The first six months of 2019 were a slow crawl for automakers. From January to June of this year, the number of new car and light truck sales is the lowest they have been in a six-month period since 2013, according to Bloomberg Business. Sales have dropped from 17.3 million in June 2018 to 17 million this June.
More support for this trend is the average price that buyers pay for cars, which is estimated to reach $33,346 in the first six months of this year. This number reflects an increase of almost 4% since last year and is another factor in decelerating car sales.
This news doesn’t mean that the industry is tanking. But it does signal that car buyers are being priced out of the new car market and are opting to buy used vehicles if they haven’t already decided to keep their current cars longer. Retail sales have fallen slightly over 3% over the past six months as a consequence of this buyer behavior.
Staying afloat with fleets
Automakers’ inventories have reached an all-time high due to shrinking retail sales. In order to move their backlog, car manufacturers have been selling large numbers of vehicles to rental-car companies and commercial buyers such as corporations, government agencies, and utilities.
For example, one-third of total car and light truck sales for Ford and Nissan in March 2019 were made to non-retail buyers, according to The Detroit News. As a result of the deals worked out between automakers and commercial buyers, fleet sales have increased by nearly 4% and are on track for a record year.

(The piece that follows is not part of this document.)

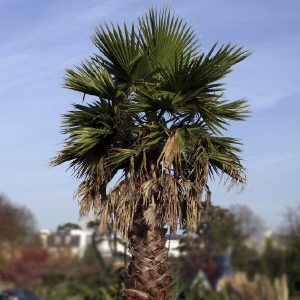 Palmera Washingtonia | Washingtonia robusta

More SUVs and trucks, please
The analysts’ report suggests that Americans are turning away from sedans and compact cars. Automakers that are expected to take the worst hits in declining passenger car sales are GM at 31%, Ford at 27%, and Fiat Chrysler at 21%.
But consumers seem to be willing to spend more on new SUVs and trucks when they do commit to buying. The high demand for these vehicles helps automakers hold on to profits while keeping incentives in balance. A relatively healthy economy, along with solid consumer confidence and low employment, helps to compensate somewhat for the higher interest rates for car loans.
Truck sales numbers for individual carmakers this past half of the year are mixed, however. Dodge Ram pickups with appealing incentives are front and center for buyers as evidenced by Fiat Chrysler’s growing increase in truck incentive spending. Ford and GM, on the other hand, have been shelling out less on truck incentives. And GM can expect to feel more fiscal pain this year because it introduced pickups with regular and double cabs, which may be a harder sell than the older crew cabs it was selling last year at this time.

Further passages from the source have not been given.